The importance of human beings as individuals and the manner in which they inter-relate with relatives and friends does not diminish in significance following death. It is important for the bereaved to know that the burial or cremation is individually carried out, and the following requirements must, therefore, be met:-
- No coffin/container/shroud shall be accepted at a cemetery unless the name of the deceased therein is clearly shown.
- The identity shown on the coffin/container/shroud shall be verified at every funeral.
- If burial is to occur, the body and its coffin/container/shroud shall be placed in the identified grave.
- If cremation is to occur, the body shall be cremated individually and the correct identity shall be maintained throughout the process.
- If requested by the Applicant for Cremation or Burial the lid of the coffin or container may be removed for the duration of the chapel service and subsequently replaced prior to the committal (This action cannot be permitted in cases where cause of death is a notifiable disease).
Requirements relating to burial
- After the coffin/container/shroud and body have been committed into the grave, they shall not be removed or otherwise disturbed except for lawful exhumation, by licence and/or faculty or by the order of a Coroner/Procurator Fiscal.

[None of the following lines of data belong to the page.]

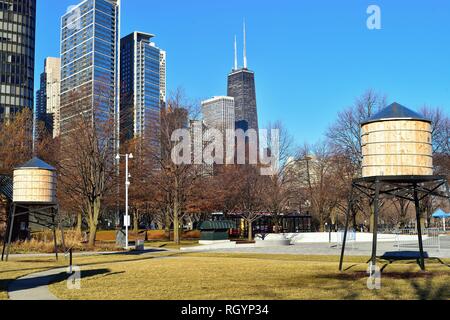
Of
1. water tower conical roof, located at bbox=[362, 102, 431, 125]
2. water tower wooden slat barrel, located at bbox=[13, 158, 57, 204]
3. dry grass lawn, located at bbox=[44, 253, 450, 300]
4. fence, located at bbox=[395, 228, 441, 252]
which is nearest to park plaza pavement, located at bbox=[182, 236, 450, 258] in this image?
fence, located at bbox=[395, 228, 441, 252]

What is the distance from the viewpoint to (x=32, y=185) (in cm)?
2830

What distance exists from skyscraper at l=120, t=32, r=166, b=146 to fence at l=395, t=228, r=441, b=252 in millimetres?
24075

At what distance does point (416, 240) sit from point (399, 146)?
3184 centimetres

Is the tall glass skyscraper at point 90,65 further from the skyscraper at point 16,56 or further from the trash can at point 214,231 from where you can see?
the trash can at point 214,231

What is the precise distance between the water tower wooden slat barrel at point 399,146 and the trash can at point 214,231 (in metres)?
31.7

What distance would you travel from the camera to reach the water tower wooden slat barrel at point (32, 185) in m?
28.2

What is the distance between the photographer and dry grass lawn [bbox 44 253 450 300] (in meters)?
12.6

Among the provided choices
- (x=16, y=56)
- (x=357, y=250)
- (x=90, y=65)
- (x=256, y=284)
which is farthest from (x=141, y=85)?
(x=256, y=284)

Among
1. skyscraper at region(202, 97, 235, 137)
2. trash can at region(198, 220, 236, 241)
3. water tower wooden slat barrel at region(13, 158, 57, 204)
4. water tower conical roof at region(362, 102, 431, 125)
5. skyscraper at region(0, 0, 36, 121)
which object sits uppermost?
skyscraper at region(0, 0, 36, 121)

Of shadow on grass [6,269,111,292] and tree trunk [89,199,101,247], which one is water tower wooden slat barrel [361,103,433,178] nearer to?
shadow on grass [6,269,111,292]

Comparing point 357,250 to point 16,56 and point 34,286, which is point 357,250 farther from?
point 16,56

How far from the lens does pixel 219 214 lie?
70500 mm

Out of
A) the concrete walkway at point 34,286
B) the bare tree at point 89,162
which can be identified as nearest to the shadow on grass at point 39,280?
the concrete walkway at point 34,286
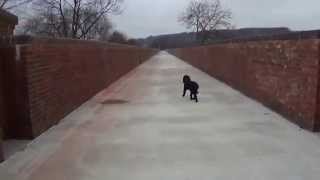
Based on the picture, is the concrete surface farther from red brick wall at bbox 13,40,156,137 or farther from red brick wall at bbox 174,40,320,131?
red brick wall at bbox 174,40,320,131

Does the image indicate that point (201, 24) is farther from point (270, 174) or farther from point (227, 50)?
point (270, 174)

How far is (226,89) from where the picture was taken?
61.5 feet

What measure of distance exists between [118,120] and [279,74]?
3552 mm

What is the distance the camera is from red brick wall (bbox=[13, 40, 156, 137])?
886 centimetres

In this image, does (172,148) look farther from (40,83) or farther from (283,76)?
(283,76)

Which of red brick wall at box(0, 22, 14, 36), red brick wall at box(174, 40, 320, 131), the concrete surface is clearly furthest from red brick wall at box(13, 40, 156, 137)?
red brick wall at box(174, 40, 320, 131)

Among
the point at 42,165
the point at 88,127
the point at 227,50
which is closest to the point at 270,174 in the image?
the point at 42,165

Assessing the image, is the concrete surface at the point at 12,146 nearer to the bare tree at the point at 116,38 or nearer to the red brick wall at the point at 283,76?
the red brick wall at the point at 283,76

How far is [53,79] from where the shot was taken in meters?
10.8

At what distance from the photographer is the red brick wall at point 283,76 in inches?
364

- Immediately after the mourners have departed the graveside, the grave shall be entirely backfilled and made tidy. This work will be completed on the day of the burial and must not extend overnight.
Requirements relating to cremation
- A body shall not be removed from the crematorium after the service of committal, except by order of a Coroner/Procurator Fiscal or for some other valid reason.

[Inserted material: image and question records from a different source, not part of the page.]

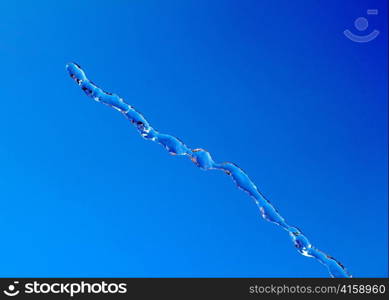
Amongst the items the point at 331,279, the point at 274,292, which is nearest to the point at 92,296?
the point at 274,292

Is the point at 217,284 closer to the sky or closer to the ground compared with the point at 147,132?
closer to the ground

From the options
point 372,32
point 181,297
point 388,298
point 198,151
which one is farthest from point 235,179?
point 372,32

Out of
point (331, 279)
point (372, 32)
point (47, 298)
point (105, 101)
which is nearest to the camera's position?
point (47, 298)

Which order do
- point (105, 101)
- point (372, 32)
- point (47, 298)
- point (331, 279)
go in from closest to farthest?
point (47, 298), point (331, 279), point (105, 101), point (372, 32)

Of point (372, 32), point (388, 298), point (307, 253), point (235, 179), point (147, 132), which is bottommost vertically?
point (388, 298)

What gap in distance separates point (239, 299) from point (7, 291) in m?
0.59

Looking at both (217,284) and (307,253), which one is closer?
(217,284)

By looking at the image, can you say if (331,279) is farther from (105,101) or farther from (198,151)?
(105,101)

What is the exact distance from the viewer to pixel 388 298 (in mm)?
1414

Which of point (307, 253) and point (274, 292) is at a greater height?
point (307, 253)

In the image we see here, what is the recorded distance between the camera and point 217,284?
4.60 feet

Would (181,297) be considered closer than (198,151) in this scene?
Yes

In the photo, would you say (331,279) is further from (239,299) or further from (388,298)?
(239,299)

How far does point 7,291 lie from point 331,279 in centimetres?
84
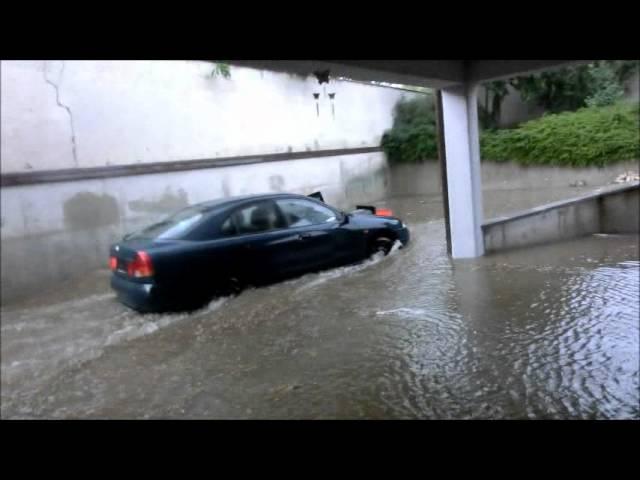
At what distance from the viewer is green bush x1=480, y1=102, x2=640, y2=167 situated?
14.5 meters

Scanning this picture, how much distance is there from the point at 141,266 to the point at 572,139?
46.0 feet

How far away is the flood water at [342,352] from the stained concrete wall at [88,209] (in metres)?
0.23

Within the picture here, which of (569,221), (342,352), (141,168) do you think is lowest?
(342,352)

- The container and the body shall be placed in a cremator and cremation commenced no later than 72 hours after the service of committal. Where cremation may not be carried out on the same day, the Applicant for Cremation shall be notified.
- The coffin or container with the body inside shall not be opened or otherwise disturbed after the committal other than in exceptional circumstances and then only in the presence of and with the permission of the Applicant for Cremation, or for a lawful purpose as directed by a higher authority.
- Once a coffin or container has been placed in a cremator, it shall not be disturbed until the process of cremation is complete.
- On completion, the whole of the cremated remains shall be removed from the cremator and reduced to granular form, except where this is specifically not requested, and shall be disposed of or released according to the instructions of the Applicant for Cremation.
- Cremated remains placed in the Garden of Remembrance shall be treated with reverence and respect. If strewn, they should be obscured by soil or brushing. Where a local practice of strewing in the form of a cross or other pattern has developed, it is acceptable providing it does not result in the unsightly build-up or prolonged visibility of the cremated remains. Cremated remains must be labelled and released in suitable, unused containers and, when sent by registered post or secure carrier, capable of withstanding transit without damage.
COMMERCIALISATION OF PRODUCTS OR RESIDUES OF CREMATION
The products or residues of a cremation shall not be used for any commercial purpose
Everyone has the right to inspect the crematorium or cemetery during normal working hours, upon application to the manager of the facility.
The ICCM Guiding Principles will be regularly reviewed and updated where appropriate, to ensure that they remain relevant and meet the changing needs of the bereaved, the environment and the society in which we all live.